顾锋弋见他真的丝毫不加留恋,愣了一下,然后说道:“咳……前几天你不是问我最近能不能去富华剧院吗,本来是可以的,但是最近吧,上海有些不太平,所以到时候我估计去不了,现在和你说一声。”
“上海……发生了什么事?”楼衣像是不经意地问道。
“没什么事,就是有一些阴沟里的老鼠在搞事情罢了。”顾锋弋冷下神色,“等到……算了不说了,你最近怎么样?”

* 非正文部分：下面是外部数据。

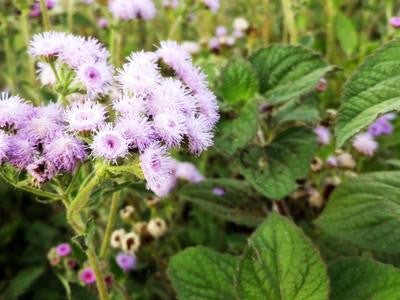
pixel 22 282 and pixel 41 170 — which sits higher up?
pixel 41 170

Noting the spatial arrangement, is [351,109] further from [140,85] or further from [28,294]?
[28,294]

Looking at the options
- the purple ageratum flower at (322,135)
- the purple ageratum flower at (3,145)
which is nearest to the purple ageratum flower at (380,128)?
the purple ageratum flower at (322,135)

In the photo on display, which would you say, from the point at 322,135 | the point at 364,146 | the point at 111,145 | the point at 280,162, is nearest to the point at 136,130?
the point at 111,145

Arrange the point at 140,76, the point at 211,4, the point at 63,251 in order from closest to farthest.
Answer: the point at 140,76 < the point at 63,251 < the point at 211,4

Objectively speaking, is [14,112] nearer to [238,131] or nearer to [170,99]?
[170,99]

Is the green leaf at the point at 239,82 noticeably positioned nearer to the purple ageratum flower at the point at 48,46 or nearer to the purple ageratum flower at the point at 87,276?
the purple ageratum flower at the point at 48,46

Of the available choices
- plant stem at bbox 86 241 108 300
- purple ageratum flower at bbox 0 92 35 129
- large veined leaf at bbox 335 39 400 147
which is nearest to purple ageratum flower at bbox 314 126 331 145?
large veined leaf at bbox 335 39 400 147

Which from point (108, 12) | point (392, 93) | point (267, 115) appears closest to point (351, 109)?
point (392, 93)
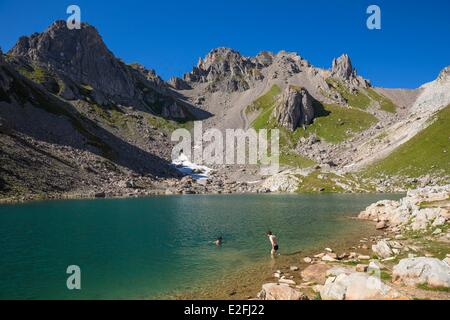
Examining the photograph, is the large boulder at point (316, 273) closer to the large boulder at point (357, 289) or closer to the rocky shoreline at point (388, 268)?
the rocky shoreline at point (388, 268)

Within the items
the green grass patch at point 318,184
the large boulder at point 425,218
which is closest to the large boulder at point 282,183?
the green grass patch at point 318,184

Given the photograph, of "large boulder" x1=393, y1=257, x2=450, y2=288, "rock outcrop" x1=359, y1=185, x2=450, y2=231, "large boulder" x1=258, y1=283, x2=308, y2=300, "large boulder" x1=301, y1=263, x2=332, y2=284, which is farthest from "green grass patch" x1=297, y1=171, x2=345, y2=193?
"large boulder" x1=258, y1=283, x2=308, y2=300

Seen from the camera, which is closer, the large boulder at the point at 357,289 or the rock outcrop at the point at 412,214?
the large boulder at the point at 357,289

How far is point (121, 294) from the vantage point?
1137 inches

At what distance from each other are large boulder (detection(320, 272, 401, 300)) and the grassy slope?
156 metres

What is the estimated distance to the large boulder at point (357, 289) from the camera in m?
21.2

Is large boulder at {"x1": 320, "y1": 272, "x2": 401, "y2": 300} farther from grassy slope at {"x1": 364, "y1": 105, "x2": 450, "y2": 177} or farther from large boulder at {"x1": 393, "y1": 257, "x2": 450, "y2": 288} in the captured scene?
grassy slope at {"x1": 364, "y1": 105, "x2": 450, "y2": 177}

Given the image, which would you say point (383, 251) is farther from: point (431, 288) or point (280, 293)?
point (280, 293)

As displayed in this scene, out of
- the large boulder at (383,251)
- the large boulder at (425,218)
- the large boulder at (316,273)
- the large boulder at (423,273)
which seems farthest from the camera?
the large boulder at (425,218)
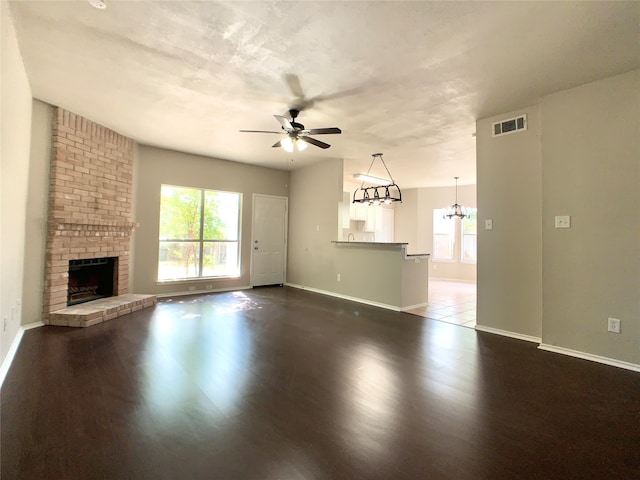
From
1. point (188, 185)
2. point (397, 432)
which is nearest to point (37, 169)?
point (188, 185)

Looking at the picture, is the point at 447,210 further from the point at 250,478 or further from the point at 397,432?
the point at 250,478

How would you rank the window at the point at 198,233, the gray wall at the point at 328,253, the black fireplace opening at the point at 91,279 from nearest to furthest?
the black fireplace opening at the point at 91,279 < the gray wall at the point at 328,253 < the window at the point at 198,233

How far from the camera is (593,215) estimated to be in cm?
300

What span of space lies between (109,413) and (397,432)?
1843 mm

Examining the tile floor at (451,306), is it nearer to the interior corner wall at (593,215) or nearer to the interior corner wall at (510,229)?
the interior corner wall at (510,229)

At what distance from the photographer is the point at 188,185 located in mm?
5977

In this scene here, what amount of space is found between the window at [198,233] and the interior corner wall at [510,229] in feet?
16.2

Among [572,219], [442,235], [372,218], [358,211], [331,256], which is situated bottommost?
[331,256]

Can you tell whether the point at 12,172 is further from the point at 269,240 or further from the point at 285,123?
the point at 269,240

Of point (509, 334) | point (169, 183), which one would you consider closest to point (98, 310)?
point (169, 183)

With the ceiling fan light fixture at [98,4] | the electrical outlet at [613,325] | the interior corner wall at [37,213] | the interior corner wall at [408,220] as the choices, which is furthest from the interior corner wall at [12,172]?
the interior corner wall at [408,220]

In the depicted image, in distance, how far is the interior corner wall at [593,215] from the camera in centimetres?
279

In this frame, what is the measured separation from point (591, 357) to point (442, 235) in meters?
6.56

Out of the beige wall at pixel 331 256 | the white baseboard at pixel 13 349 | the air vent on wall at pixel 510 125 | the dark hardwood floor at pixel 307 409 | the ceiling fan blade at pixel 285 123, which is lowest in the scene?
the dark hardwood floor at pixel 307 409
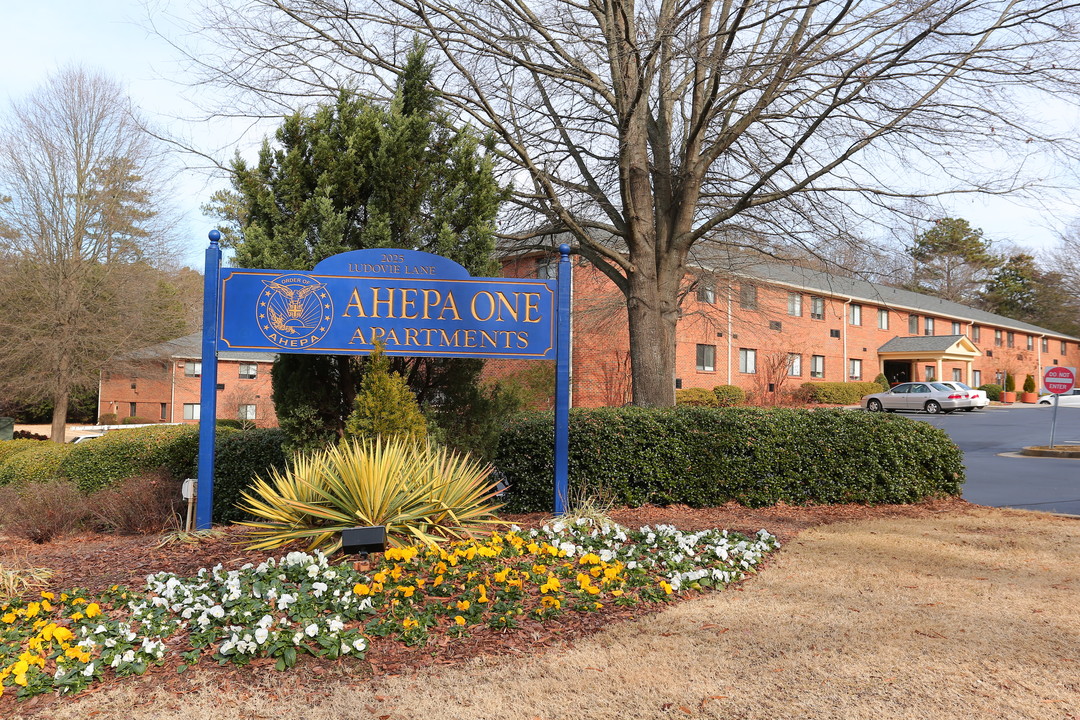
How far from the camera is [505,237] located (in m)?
11.3

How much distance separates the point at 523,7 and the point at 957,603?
342 inches

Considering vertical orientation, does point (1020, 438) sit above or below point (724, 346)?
below

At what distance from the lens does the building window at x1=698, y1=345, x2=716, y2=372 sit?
3020 cm

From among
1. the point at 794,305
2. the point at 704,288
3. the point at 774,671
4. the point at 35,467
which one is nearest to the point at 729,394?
the point at 794,305

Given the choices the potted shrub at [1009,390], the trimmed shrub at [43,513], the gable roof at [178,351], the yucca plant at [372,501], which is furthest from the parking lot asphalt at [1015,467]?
the gable roof at [178,351]

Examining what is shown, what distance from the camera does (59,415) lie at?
25.6m

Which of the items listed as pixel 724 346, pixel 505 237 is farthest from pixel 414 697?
pixel 724 346

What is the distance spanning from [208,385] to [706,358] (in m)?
25.4

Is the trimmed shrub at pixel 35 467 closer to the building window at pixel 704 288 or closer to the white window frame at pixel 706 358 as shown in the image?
the building window at pixel 704 288

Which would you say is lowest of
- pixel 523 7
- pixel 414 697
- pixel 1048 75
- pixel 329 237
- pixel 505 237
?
pixel 414 697

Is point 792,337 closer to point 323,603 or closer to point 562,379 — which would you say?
point 562,379

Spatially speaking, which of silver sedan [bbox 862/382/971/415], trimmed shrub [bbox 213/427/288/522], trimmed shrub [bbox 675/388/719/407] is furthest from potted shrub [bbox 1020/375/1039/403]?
trimmed shrub [bbox 213/427/288/522]

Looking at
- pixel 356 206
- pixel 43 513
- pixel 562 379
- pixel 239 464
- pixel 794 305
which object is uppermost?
pixel 794 305

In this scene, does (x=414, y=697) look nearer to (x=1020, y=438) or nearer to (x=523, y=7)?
(x=523, y=7)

“多谢关心,我最近就是在戏院里好好唱戏而已。”楼衣和他说了几句话,就直接起身,从茶馆离开了。
在他离开之后,茶馆的旁边闪出了一个人,悄悄地跟在了他的身后。
顾锋弋从窗户的缝隙中看下去,拿起那袋糖炒栗子,在袋子的最下面,拿出了一张卷得小巧精致的字条。
繁华的上海大道依旧是车龙水马,明媚的天仿佛是要下雨了,黑沉沉地夹杂着几丝闪电。
等到楼衣回到戏院的时候,瓢泼大雨倏然落下,溅起的雨水打湿了他身上的洋裙,将他脸上的妆容也冲得有些狼狈。